In Gradient Checking Implementation Notes Video, Andrew NG Sir mentioned that “gradient checking doesn’t work with dropout regularization”. Let’s say in an iteration, we knocked out some units of our neural network during forward propagation and calculated the cost “J_dropout”. Now we knock out the same units during backprop to get the gradients of “J_dropout” wrt parameters. So how would this be different from the derivative of J_dropout which is calculated using differentiation? (as we are using the same reduced NN)

If it is different, are we not violating the fact that backprop gives gradients?

Hi @sgurajap ,

You can in fact do gradient checking for one example and a specific set of disabled neurons with Dropout, but what you will be validating are the gradients for this specific dropout set.
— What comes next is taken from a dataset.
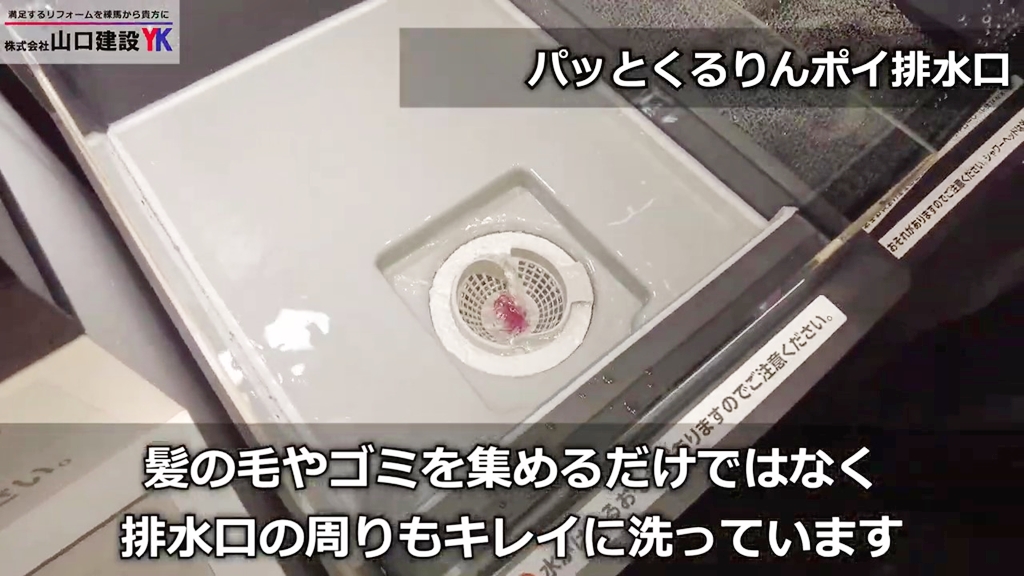実機で検証!「パッとくるりんポイ」排水口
In order to validate the gradients considering all possible dropout sets, the cost function J will be extremely complicated to calculate as it will need to include all those possible sets.
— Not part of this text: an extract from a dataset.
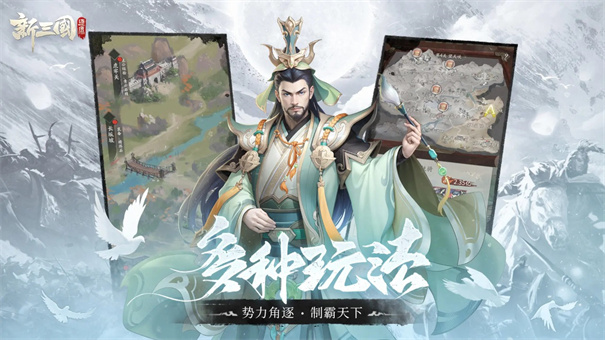 三国小镇蛇年大礼包
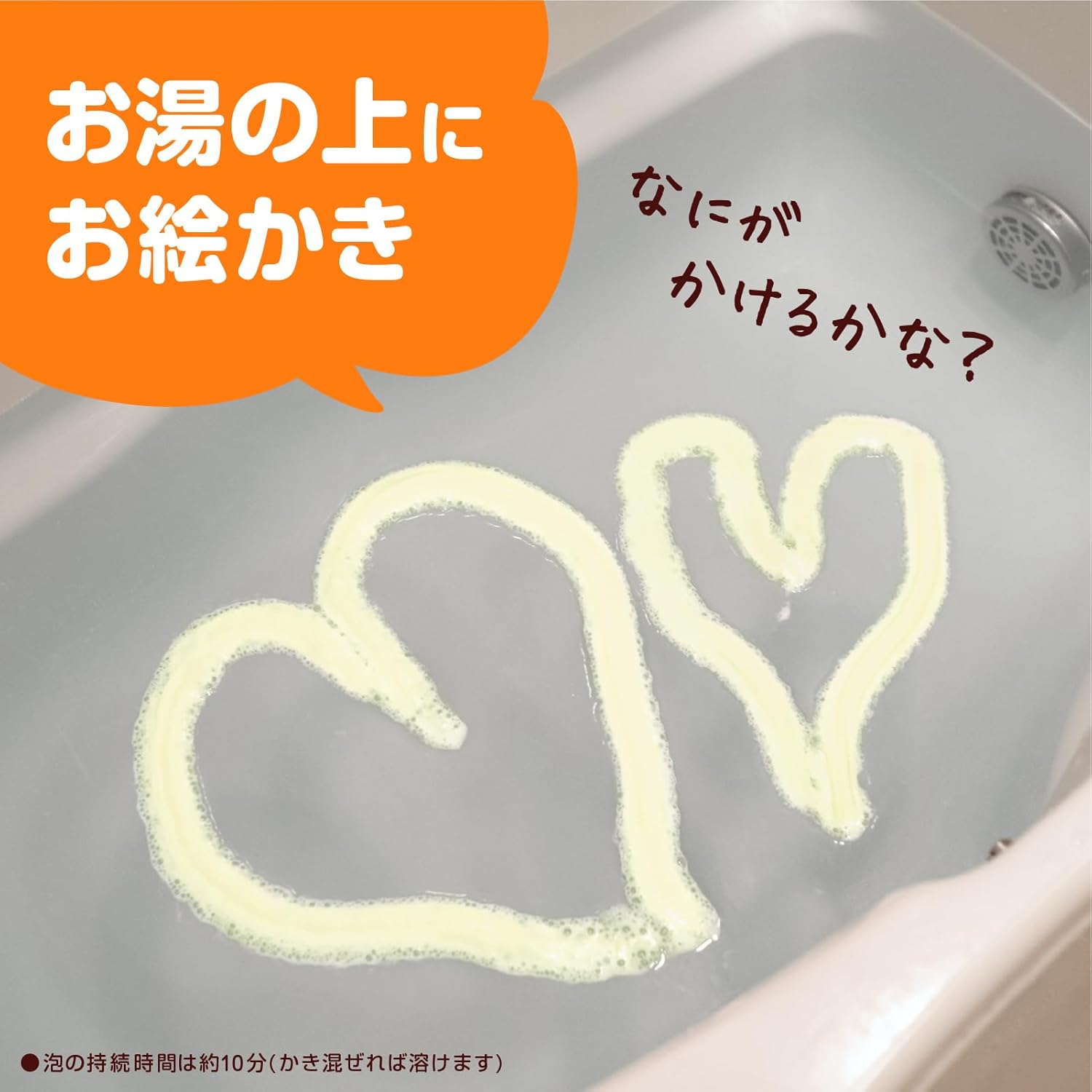 Onpo Kids Onpo Kids Playful Bathing Awappi (Mikan Fragrance) Bath Foam Play Children's Toy Bath Goods Bath Play Child-Friendly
In the Gradient Checking Implementation Notes video, at time 2:32, Andrew describes the problems to try to generalize the cost function J for all the dropout sets.

And at time 3:30, he also mentions that gradient checking can be done for a specific dropout set, but in this case, you are not checking the complete NN.

in any case, when debugging a NN, it is really easy to disable Dropout (set keep_prob to 1.0), evaluate the gradients, and re-enable Dropout for the training.